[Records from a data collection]
* * *
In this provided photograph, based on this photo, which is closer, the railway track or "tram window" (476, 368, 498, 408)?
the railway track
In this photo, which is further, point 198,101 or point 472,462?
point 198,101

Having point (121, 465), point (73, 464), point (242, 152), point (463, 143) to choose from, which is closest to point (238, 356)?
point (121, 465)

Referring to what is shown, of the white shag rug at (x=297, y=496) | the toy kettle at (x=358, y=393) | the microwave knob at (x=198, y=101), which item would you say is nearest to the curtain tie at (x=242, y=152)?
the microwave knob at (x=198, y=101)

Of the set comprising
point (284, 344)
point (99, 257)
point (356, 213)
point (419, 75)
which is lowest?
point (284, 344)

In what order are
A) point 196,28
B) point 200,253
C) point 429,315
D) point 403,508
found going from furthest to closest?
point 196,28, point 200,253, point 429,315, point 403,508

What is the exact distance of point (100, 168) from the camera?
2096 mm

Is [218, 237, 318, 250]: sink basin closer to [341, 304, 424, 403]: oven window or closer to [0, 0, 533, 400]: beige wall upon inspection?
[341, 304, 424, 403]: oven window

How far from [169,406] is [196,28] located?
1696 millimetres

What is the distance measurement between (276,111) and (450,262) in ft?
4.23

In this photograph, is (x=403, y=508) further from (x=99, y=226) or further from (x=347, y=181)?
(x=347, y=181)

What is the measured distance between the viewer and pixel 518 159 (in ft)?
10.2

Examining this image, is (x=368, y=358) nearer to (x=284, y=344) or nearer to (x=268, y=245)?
* * *
- [What you have to do]
Give the items as a Markdown table with the columns Row and Line, one line per row and blank lines omitted. Begin at the line that contains "Is [218, 237, 318, 250]: sink" and continue through the end of the items.

- [Complete output]
| Row | Line |
|---|---|
| 1 | Is [218, 237, 318, 250]: sink basin closer to [341, 304, 424, 403]: oven window or closer to [0, 0, 533, 400]: beige wall upon inspection? |
| 2 | [341, 304, 424, 403]: oven window |
| 3 | How far from [169,406] is [196,28] located? |
| 4 | 1696 millimetres |
| 5 | What is the distance measurement between (276,111) and (450,262) in ft? |
| 6 | 4.23 |
| 7 | In this photograph, is (x=403, y=508) further from (x=99, y=226) or further from (x=347, y=181)? |
| 8 | (x=347, y=181) |
| 9 | What is the measured distance between the viewer and pixel 518 159 (in ft)? |
| 10 | 10.2 |
| 11 | Examining this image, is (x=368, y=358) nearer to (x=284, y=344) or nearer to (x=268, y=245)? |